Drilling fluid corrosion also reduces the drill pipe S-N fatigue curve. The more corrosive the drilling fluid is, the more reduction in the fatigue bending stress. Unlike the effect of axial tensile load, the fatigue bending stress reduction due to drilling fluid corrosion is higher in the high fatigue life (revolutions) region and lower in the low fatigue life (revolutions) region. For very corrosive drilling fluids, a 40% reduction of the fatigue (endurance) limit was suggested by Lubinski.2 In our modeling of drill pipe fatigue, the drilling fluid is accordingly classified into four categories: freshwater, 0% reduction of endurance limit; mild mud, 10%; corrosive mud, 25%; and very corrosive mud, 40%.

The reduction of fatigue bending stress over the entire drill pipe S-N curve is considered to vary linearly, with the largest reduction to the fatigue limit (108 revolutions) by the above values and zero reduction to the yield strength (1,000 revolutions).

Results

Drill pipe fatigue can be a major problem when drill pipe is rotated in short-radius (30-50 ft) build sections. Drill pipe fatigue is affected by many factors, including build rate/dogleg severity, drill pipe properties (size, material, and joint length), axial load, and drilling fluid corrosion.
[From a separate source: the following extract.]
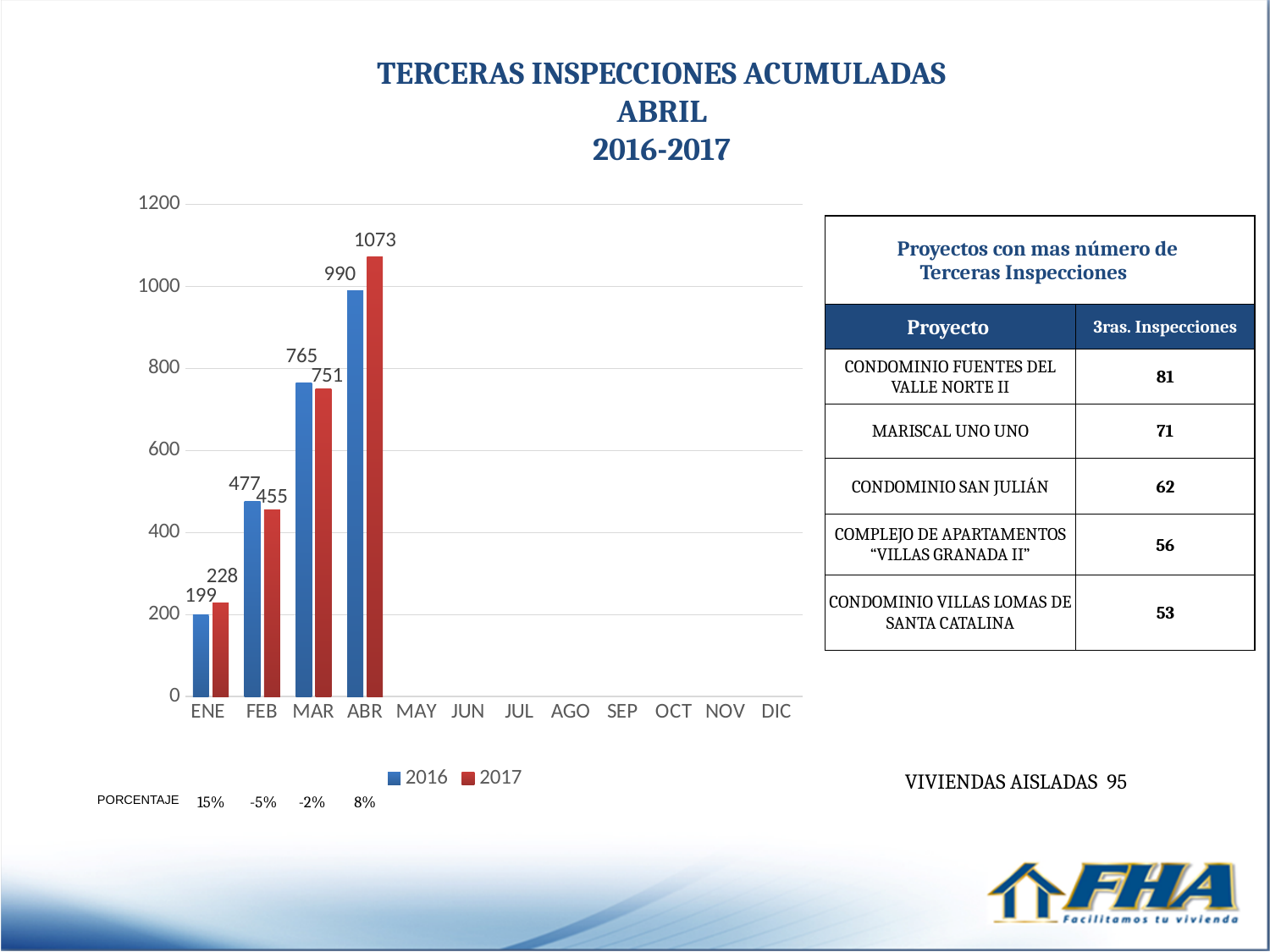
What is the value for 2017 in ENE? 228 How many series does the legend list? 2 What is the value for 2016 in FEB? 477 What is the value for 2017 in ABR? 1073 What is the difference between the 2016 and 2017 values in MAR? 14 Do the 2016 values rise or fall from ENE to ABR? Rise How many months are shown on the x axis? 12 Which month has the highest value for the 2016 series? ABR What is the difference between the 2017 and 2016 values in ABR? 83 In FEB, which series has the larger value, 2016 or 2017? 2016 Which month has the lowest value for the 2017 series among the months with data? ENE What kind of chart is shown on the slide? Bar chart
Drill pipe body contact with the well bore wall reduces drill pipe maximum bending stress and drill pipe fatigue damage.

The Dplife1 computer program accurately predicts permissible build rate, cumulative fatigue damage, and total revolutions to failure for rotary drilled horizontal wells. It also has a user-friendly input/output system and a good graphic ability. Dplife1 accurately predicted a drillstring failure that occurred after drilling four 35-ft short radius horizontal wells.
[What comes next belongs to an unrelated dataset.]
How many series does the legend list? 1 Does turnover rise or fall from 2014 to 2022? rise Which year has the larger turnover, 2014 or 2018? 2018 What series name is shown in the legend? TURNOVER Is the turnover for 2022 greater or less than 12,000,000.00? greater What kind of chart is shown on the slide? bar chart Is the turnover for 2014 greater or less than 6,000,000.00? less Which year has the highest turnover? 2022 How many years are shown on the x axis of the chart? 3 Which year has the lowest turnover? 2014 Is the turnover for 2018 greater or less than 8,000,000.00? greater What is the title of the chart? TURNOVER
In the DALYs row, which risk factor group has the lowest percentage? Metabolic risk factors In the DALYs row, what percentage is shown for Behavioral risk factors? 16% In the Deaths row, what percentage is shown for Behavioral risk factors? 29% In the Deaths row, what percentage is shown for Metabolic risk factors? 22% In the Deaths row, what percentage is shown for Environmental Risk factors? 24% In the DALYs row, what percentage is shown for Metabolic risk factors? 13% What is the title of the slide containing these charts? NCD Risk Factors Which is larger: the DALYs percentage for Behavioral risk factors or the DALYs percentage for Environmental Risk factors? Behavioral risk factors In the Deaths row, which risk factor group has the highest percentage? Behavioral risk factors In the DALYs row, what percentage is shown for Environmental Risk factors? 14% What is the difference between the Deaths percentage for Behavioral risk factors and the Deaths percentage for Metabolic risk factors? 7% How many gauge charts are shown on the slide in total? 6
Additional work is required to verify the model's use for other field applications and to improve the model.

Acknowledgment

The author wishes to thank Maurer Engineering Inc. for permission to publish this article and the participants of the joint-industry project DEA-44 for sponsoring this work.

References

1. Recommended Practice for Drill Stem Design and Operating Limits, American Petroleum Institute RP 7G, 14th edition, August 1990.

2. Lubinski, A., "Fatigue of Range 3 Drill Pipe," Revue de l'Institut Franais du Ptrole, March 1977.

3. Lubinski, A., "Maximum Permissible Dogleg in Rotary Boreholes," Journal of Petroleum Technology, February 1961.

4. Hansford, J.E., and Lubinski, A., "Effects of Drilling Vessel Pitch or Roll in Kelly and Drill Pipe Fatigue," Journal of Petroleum Technology, January 1964.

5. Hansford, J.E., and Lubinski, A., "Cumulative Fatigue Damage of Drilling Pipe in Dog-Legs," Journal of Petroleum Technology, March 1966.

6. Paslay, P.R., and Cernocky, E.P., "Bending Stress Magnification in Constant Curvature Dogleg with Impact on Drillstring and Casing," paper No. 22547, presented at the Society of Petroleum Engineers 66th Annual Technical Conference and Exhibition, Dallas, October 1991.

7. Ballantine, J.A., Comer, J.J., and Handrock, J.L., Fundamentals of Metal Fatigue Analysis, Prentice Hall, Englewood Cliffs, New Jersey, 1990.

8. Fuchs, H.O., and Stephens, R.I., Metal Fatigue in Engineering, John Wiley & Sons, New York, 1980.

9. Schuh, F.J., "The Critical Buckling Force and Stresses for Pipe in Inclined Curved Boreholes," paper No. 21942, presented at the Society of Petroleum Engineers/International Association of Drilling Contractors Drilling Conference, Amsterdam, Mar. 11-14, 1991.

The Author

Jiang Wu is a senior petroleum engineer with Maurer Engineering Inc. in Houston. He holds BS, MS, and PhD degrees in petroleum engineering from Southwest Petroleum Institute in China and Texas A&M. Wu has worked on tubular buckling and fatigue, torque and drag prediction, casing centralization, drilling hydraulics, and coiled tubing for many years. He has presented more than 30 technical papers on these subjects. Wu is listed in the 1996-97 edition of Who's Who in Science and Engineering.